Mujercitas
Mujercitas El profesor tardaría en olvidar la mirada acusadora que Amy le lanzó cuando salió de la clase en dirección al vestíbulo para recoger sus pertenencias, sin dirigir la palabra a nadie y prometiéndose que jamás volvería a pisar ese lugar. Llegó a casa triste y cuando, más tarde, llegaron las demás, tuvo lugar una reunión donde se dio rienda suelta a la indignación. La señora March apenas habló pero dio muestras de consternación y consoló a su hija pequeña con la mayor ternura. Meg vertió glicerina y lágrimas sobre la mano injuriada; Beth se dijo que ni siquiera sus gatitos podrían aplacar tanto dolor; Jo, colérica, propuso denunciar al señor Davis de inmediato, y Hannah amenazó con el puño cerrado al «villano» y, al preparar el puré de patatas para la cena, imaginó que a quien aplastaba era al profesor.
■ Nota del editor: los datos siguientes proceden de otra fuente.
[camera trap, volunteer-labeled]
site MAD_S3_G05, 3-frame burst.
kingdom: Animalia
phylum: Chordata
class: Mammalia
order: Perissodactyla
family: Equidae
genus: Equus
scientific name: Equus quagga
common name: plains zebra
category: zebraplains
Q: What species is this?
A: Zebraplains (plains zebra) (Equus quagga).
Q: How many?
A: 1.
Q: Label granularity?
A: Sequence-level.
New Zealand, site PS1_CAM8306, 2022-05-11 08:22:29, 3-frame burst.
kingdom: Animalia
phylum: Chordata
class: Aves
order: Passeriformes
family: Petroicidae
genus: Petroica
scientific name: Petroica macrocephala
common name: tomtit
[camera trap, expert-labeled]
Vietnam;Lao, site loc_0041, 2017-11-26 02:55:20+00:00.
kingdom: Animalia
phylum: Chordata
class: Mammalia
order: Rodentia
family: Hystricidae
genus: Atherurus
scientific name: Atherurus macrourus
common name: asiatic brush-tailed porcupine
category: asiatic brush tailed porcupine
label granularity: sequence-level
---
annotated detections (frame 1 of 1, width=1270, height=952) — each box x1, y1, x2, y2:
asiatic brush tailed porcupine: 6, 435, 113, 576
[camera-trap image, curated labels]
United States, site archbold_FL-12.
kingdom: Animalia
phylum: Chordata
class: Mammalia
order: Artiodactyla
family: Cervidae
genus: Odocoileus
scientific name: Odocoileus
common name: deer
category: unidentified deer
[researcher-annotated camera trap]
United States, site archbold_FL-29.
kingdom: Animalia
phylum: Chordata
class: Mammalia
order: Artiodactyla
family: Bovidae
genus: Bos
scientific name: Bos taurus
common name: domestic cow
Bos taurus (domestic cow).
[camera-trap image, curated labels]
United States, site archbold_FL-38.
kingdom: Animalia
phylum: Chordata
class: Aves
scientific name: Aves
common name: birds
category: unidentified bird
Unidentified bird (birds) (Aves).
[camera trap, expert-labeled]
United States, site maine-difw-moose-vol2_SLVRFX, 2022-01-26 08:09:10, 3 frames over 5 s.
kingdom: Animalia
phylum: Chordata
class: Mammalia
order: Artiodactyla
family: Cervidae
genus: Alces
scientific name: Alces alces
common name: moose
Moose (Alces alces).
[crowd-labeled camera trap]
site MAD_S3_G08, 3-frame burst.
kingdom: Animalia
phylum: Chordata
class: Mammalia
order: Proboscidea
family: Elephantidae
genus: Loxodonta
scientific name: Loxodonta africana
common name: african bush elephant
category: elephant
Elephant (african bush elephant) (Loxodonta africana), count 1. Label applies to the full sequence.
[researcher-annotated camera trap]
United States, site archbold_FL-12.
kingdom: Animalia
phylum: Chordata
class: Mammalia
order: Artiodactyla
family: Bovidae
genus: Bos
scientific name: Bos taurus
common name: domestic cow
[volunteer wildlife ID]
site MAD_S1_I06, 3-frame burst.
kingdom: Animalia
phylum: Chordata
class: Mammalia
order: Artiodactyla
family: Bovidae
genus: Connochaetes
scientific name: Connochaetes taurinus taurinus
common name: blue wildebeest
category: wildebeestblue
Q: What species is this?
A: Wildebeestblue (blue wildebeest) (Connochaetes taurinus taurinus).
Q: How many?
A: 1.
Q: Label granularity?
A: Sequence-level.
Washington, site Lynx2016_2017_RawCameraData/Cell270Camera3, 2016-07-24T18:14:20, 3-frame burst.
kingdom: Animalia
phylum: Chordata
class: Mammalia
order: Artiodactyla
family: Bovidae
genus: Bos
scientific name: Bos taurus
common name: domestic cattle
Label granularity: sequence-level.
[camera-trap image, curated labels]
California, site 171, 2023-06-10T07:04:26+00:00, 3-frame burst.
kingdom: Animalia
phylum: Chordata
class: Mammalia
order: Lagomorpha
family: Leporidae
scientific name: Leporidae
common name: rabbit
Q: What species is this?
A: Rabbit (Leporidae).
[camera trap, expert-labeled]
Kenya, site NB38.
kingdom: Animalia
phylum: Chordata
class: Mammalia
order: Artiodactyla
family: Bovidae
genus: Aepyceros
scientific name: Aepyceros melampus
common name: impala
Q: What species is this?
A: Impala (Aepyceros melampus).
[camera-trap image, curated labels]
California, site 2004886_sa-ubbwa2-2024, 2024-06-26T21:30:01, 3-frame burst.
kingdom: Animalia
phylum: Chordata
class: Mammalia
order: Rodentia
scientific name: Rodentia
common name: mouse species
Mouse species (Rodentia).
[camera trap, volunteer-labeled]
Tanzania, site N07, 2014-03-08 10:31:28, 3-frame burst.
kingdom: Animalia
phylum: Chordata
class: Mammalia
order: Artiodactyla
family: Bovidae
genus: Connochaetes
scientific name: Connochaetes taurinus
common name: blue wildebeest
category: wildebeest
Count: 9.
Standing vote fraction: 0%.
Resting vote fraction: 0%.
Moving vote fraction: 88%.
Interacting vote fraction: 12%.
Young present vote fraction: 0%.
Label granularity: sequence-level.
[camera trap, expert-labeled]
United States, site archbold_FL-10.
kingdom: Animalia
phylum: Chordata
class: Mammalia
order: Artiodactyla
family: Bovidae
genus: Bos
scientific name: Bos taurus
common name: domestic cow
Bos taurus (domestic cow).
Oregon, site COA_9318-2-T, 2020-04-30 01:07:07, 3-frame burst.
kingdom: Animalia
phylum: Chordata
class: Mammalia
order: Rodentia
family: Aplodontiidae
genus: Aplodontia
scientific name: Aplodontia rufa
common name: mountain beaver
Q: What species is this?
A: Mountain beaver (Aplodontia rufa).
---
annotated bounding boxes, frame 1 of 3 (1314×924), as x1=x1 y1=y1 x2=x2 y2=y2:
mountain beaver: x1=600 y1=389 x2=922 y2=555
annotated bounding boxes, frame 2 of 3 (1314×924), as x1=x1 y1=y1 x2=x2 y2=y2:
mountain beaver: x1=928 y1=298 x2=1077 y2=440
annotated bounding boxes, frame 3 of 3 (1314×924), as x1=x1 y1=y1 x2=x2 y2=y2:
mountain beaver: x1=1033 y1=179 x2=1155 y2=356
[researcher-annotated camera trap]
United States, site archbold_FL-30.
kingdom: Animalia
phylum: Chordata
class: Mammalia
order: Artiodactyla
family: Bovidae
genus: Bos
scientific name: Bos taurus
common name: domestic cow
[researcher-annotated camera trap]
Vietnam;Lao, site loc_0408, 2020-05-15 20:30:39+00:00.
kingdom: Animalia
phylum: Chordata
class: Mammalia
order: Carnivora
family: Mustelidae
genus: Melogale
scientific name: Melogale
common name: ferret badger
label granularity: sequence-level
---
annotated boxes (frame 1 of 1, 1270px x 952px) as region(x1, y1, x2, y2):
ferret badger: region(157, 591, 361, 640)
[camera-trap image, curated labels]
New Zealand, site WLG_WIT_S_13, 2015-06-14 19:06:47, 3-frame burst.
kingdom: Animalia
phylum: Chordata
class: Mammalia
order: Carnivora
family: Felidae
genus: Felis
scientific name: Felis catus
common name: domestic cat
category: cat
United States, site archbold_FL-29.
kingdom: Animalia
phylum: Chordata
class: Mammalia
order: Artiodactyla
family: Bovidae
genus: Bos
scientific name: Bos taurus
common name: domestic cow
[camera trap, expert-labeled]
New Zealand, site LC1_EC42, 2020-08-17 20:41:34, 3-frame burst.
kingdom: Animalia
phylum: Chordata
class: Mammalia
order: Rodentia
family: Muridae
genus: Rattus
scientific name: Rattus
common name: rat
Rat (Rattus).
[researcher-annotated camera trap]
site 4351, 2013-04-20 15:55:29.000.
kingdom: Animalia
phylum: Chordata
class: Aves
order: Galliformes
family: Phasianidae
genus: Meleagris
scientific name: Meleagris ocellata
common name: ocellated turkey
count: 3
Nadie se dio cuenta de la ausencia de Amy, salvo sus compañeras más cercanas, pero las sagaces señoritas observaron que, por la tarde, el señor Davis se mostraba más benigno y parecía nervioso, algo poco habitual en él. Jo apareció en la escuela poco antes de que acabaran las clases. Se dirigió hacia la mesa del profesor con expresión severa y le entregó una carta de parte de su madre. Después recogió los útiles de Amy y se marchó, no sin antes limpiarse el barro de las botas en la estera de la entrada, como si quisiera sacudirse el polvo del lugar.